Day/Time: Wednesday, May 18, 2:45pm – 3:45pm


Our first publishing project: Lessons learned about ourselves and our work

Presenters

  • Donna Langille, Community Engagement and Open Education Librarian, University of British Columbia Okanagan
  • Amanda Brobbel, Senior Manager, Writing & Language Learning Services, University of British Columbia Okanagan

Description

In summer 2021, while our campus was still fully remote, two library employees (one a writing center director, the other a community engagement and open education librarian) were asked to collaborate with a team of researchers (faculty, undergraduate, and graduate students), who were setting out to bring fresh life to an institutionally supported press. Building on the press’s previous focus on social justice, EDI, and community collaboration, the press sought new collaborations with community, the library, and the writing centre to centre Open Access and accessibility of multimodal materials.

Through this talk we would like to highlight some of our significant learning moments as partners in the iterative process of developing the press’s new Open Access directions/foundations. First, we would like to feature how the lead researcher established a working environment that centred care and support for the team. This process helped us, a librarian and writing centre director, feel included as partners on the editorial team rather than ancillary service providers.

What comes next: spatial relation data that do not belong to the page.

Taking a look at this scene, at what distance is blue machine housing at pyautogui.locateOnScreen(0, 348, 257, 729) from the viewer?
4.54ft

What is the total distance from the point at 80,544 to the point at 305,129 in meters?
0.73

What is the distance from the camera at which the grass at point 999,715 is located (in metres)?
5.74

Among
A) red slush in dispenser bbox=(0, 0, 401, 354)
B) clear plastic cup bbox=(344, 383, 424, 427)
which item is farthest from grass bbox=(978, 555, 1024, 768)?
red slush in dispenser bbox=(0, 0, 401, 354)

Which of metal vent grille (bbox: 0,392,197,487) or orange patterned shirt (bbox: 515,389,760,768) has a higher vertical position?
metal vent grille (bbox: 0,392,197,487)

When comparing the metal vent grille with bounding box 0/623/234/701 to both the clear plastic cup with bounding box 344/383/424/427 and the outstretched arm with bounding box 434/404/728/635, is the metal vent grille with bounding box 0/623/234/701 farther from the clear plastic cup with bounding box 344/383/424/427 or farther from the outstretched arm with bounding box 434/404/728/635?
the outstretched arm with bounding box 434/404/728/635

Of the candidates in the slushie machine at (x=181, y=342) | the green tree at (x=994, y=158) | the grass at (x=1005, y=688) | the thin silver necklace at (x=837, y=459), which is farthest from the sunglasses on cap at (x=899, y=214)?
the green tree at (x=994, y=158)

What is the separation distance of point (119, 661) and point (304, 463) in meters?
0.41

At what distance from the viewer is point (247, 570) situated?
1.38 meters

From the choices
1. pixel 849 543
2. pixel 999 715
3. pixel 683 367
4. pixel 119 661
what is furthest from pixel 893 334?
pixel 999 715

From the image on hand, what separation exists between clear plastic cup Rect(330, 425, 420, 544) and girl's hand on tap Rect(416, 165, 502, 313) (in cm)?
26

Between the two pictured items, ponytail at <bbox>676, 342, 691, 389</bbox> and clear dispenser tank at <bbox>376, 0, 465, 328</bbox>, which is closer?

A second lesson is largely a result of the first: both of us expanded our vision of our own work. The press, which is committed to supporting multiple modalities of knowledge creation and community engaged-research, caused us to consider aspects of our own intersected and supported non-traditional formats of scholarship including but not limited to podcasting, digital exhibits, ceremony, and graphic novels. As a result, taking the time to explore and collect information was integral to this project. The student editorial assistants, with support from the rest of the editorial team, were instrumental in writing environmental scans on many aspects of the project which informed the mission, values, and commitments of the press.

Finally, we experienced working on a project that centered social justice in its mission and values. From author agreements to open access licensing, the press centred Indigenous knowledges and consistently considered its relationality to the Indigenous peoples and their territory on which the press is situated.


Identifying Smaller Publishers with Values-Aligned Practices through Library Partnership Certification

Presenters

  • Rachel Caldwell, Scholarly Communication Librarian, University of Tennessee
  • Robin N. Sinn, Director of Collections and Open Strategies, Iowa State University

Description

Library presses and publishing programs have experts with skills and infrastructure to support discoverability and metadata creation that many smaller publishers lack. Many of these publishers, including both academic-owned publishers in low- and middle-income countries and many independent scholarly/learned society publishers, are at the same time concerned about visibility, transitioning to open access, and their future as an independent publishing organization. There is a definite need for technological expertise among smaller independent publishers. Library presses could reach out to such publishers and provide support with infrastructure, metadata, and other aspects of discoverability and preservation, but how can libraries and presses identify publishers with similar values who would be strong partners?

The Library Partnership (LP) certification is one approach; it updates and improves the former Publishers Acting as Partners with Public Institutions (PAPPI) evaluation system. LP certification includes a rubric that scores publishers’ practices in four areas: Access, Rights, Community, and Discoverability. Publishers earn credits or points for each practice that meets library values. Similar to LEED certification for architecture, LP certification determines how well a publisher’s practices align with professional values of librarianship. For library presses, LP certification scores can help identify strong potential publishing partners that need support with metadata, discoverability, preservation, and so on. Entering into such partnerships may help libraries meet goals related to supporting and maintaining a diverse publishing ecosystem and encouraging openness.

Presenters will introduce the LP certification rubric, discuss the scores earned by several publishers selected in a sample, and suggest potential next steps a library press might consider with each publisher in the sample. Presenters encourage and invite questions and ideas on the rubric criteria, the overall utility to library presses, the strengths and limitations of a scoring system, and the possibilities and challenges in actualizing such a certification.


Critique of “Transformative” Reasons

Presenters

  • Brianne Selman, University of Winnipeg

Description

This session will summarize some of the major categories of the critiques of “transformative” agreements. Perspectives that critique negotiation approaches, the continued bundling of costs into large agreements, market concentrations, decline in scholarly standards, analysis of whether OA goals are even being met by TAs, as well as major equity and diversity concerns will be summarized and discussed.